Merespons temuan data tersebut, Wakil Bupati Kutim, Mahyunadi, mengingatkan bahwa angka terdata hanyalah sebagian kecil dari realitas di lapangan.
“HIV ini seperti gunung es. Yang terlihat di permukaan baru sedikit, padahal di bawahnya masih banyak yang belum teridentifikasi. Deteksi dini dan pemetaan bersama harus dimasifkan,” tegas Mahyunadi.

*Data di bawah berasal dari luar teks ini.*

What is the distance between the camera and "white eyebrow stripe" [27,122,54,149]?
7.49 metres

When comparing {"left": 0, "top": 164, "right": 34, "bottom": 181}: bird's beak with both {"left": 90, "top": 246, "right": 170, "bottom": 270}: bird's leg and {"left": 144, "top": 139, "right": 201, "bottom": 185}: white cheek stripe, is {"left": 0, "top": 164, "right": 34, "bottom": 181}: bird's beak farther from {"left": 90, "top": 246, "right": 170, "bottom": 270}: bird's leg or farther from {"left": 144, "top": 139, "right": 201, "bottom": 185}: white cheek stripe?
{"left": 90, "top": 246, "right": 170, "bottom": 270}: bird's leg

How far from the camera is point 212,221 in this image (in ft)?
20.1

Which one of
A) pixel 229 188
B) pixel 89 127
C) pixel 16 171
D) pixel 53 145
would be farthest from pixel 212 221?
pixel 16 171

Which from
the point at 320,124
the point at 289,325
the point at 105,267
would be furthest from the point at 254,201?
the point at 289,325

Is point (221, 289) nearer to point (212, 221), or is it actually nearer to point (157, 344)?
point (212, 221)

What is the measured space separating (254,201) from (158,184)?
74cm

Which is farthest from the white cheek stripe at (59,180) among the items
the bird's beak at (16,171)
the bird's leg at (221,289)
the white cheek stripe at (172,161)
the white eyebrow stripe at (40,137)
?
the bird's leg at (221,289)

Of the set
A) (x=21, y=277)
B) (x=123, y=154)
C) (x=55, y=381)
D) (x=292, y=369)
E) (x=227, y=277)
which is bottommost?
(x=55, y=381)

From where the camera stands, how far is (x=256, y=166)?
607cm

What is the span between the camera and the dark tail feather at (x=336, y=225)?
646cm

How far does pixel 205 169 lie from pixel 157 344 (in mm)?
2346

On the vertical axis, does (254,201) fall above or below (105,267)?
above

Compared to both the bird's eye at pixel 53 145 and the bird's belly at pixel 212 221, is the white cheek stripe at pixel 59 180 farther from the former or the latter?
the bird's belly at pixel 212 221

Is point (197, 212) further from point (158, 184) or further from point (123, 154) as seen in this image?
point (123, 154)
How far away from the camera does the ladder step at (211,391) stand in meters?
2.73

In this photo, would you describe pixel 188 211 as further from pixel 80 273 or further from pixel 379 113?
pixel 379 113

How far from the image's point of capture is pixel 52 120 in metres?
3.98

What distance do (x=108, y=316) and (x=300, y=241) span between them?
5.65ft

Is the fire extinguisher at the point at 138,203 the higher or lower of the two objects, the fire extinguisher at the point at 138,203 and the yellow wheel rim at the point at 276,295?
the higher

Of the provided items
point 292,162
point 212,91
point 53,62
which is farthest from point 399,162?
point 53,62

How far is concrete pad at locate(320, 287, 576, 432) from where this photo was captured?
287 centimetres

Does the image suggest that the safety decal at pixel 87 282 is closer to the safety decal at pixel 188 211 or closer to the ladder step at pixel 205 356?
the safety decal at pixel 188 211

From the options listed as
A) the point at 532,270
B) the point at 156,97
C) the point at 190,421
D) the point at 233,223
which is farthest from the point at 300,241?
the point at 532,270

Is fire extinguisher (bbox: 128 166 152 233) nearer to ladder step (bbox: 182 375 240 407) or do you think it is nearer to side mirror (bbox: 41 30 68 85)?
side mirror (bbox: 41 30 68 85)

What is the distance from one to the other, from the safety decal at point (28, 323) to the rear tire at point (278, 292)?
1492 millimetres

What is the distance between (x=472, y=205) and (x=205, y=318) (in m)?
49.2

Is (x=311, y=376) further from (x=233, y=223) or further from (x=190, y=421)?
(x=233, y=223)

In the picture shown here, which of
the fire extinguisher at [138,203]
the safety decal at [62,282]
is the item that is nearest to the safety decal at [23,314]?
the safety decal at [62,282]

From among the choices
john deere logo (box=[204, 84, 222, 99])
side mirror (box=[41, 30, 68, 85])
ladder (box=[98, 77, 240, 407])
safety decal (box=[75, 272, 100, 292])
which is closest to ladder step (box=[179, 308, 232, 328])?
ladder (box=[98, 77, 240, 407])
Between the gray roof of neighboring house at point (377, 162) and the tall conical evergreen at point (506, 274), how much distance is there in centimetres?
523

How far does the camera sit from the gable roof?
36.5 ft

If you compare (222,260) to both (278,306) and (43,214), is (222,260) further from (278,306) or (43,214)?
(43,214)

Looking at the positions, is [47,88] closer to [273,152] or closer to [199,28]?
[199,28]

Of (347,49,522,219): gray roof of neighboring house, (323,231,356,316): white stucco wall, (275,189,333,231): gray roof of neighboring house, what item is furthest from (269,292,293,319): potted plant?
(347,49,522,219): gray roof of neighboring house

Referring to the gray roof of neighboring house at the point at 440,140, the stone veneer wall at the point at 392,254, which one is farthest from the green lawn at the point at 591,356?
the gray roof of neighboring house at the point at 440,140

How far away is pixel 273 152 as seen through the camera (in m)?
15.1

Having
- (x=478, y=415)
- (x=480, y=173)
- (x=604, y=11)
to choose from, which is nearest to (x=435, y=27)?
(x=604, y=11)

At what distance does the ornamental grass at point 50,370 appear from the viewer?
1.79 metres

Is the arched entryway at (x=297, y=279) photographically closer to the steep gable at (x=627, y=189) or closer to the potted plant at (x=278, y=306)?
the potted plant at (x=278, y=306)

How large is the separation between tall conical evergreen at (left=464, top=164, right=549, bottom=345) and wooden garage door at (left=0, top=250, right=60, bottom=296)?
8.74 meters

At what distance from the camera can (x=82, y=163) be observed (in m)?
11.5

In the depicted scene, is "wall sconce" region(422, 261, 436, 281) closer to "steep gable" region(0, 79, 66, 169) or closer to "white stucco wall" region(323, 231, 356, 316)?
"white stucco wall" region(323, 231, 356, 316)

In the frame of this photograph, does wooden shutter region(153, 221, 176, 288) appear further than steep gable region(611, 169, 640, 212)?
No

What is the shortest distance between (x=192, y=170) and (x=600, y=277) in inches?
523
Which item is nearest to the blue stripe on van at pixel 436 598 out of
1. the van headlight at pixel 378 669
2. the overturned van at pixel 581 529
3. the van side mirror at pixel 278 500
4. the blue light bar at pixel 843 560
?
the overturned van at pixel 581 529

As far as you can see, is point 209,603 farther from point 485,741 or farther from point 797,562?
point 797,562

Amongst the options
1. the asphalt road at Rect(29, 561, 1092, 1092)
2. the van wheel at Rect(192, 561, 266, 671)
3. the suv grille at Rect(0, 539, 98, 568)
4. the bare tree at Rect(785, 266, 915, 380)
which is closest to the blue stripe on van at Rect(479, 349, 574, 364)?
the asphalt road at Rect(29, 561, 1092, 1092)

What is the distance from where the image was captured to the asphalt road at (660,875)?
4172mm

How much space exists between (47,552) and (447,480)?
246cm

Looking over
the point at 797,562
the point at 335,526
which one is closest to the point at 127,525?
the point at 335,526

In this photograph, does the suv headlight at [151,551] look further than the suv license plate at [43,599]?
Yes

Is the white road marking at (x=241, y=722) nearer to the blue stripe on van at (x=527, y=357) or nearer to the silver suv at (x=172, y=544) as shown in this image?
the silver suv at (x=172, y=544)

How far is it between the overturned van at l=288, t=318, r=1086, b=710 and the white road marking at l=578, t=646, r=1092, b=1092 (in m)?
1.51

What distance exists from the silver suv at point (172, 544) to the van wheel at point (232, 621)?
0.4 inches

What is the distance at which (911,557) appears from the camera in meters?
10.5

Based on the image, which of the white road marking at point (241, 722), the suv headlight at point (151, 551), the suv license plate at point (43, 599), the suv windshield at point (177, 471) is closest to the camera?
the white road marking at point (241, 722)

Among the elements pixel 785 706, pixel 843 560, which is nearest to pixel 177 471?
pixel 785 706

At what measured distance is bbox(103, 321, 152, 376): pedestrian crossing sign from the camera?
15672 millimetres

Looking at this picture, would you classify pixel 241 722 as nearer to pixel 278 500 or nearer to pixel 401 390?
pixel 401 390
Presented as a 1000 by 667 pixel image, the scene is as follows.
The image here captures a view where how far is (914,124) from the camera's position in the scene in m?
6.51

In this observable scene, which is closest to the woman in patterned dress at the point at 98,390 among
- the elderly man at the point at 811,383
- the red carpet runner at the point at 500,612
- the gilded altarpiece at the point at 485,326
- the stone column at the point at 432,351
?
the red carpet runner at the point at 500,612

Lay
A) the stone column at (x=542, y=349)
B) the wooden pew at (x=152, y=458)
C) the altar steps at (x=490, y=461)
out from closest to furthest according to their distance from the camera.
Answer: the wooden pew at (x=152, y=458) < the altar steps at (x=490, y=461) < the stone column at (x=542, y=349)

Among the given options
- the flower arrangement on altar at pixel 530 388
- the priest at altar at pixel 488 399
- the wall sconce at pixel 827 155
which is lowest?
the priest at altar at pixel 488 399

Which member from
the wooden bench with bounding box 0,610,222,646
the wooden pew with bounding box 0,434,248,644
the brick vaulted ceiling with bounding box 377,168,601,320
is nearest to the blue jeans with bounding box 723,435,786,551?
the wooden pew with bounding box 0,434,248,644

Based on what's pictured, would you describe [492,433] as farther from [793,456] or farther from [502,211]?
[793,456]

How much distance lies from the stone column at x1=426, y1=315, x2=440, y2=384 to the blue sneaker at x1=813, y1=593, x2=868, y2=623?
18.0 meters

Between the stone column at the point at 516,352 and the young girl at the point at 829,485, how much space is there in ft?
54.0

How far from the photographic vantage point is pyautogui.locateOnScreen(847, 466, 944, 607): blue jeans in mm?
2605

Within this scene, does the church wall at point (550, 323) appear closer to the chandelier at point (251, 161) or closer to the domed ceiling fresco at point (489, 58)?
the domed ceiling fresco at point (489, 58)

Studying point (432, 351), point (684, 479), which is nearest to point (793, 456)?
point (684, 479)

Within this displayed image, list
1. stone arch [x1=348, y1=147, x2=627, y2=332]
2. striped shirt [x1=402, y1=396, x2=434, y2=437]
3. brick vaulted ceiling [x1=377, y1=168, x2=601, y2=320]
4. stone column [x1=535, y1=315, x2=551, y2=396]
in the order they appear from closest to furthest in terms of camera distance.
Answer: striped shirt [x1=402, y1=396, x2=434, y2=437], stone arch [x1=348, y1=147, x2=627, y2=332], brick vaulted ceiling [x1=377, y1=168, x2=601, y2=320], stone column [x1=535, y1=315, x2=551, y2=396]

Meski layanan VCT telah disebar ke 31 faskes (21 puskesmas dan 10 rumah sakit/klinik), Pemkab Kutim masih dihadapkan pada tantangan besar, seperti geografis wilayah yang luas, tingginya mobilitas pekerja, serta pasien yang putus berobat (lost to follow up).
Hingga pertengahan 2026, Dinkes Kutim mencatat tingkat kepatuhan pasien menjalani terapi Antiretroviral (ARV) telah menyentuh angka 72 persen.
Namun, berdasarkan indikator global WHO, capaian lain masih memerlukan dorongan ekstra:
-
Pemeriksaan Viral Load: Baru mencapai 61 persen.
-
Pasien dengan Viral Load Tersupresi: Berada di angka 58 persen.
-
Terapi Pencegahan Tuberkulosis (TPT): Masih di angka 34 persen akibat keterbatasan stok obat dan edukasi.
Kadinkes Kutim, dr. Yuwana Sri Kurniawati, menjelaskan bahwa semakin cepat pasien teridentifikasi dan rutin mengonsumsi ARV, semakin besar peluang risiko penularan dapat ditekan hingga titik terendah.
Guna mengejar target nasional, Dinkes Kutim menyiapkan strategi integrasi layanan HIV/AIDS di seluruh faskes, pemberdayaan edukator sebaya (peer educator) di komunitas berisiko, serta penguatan kolaborasi lintas sektor.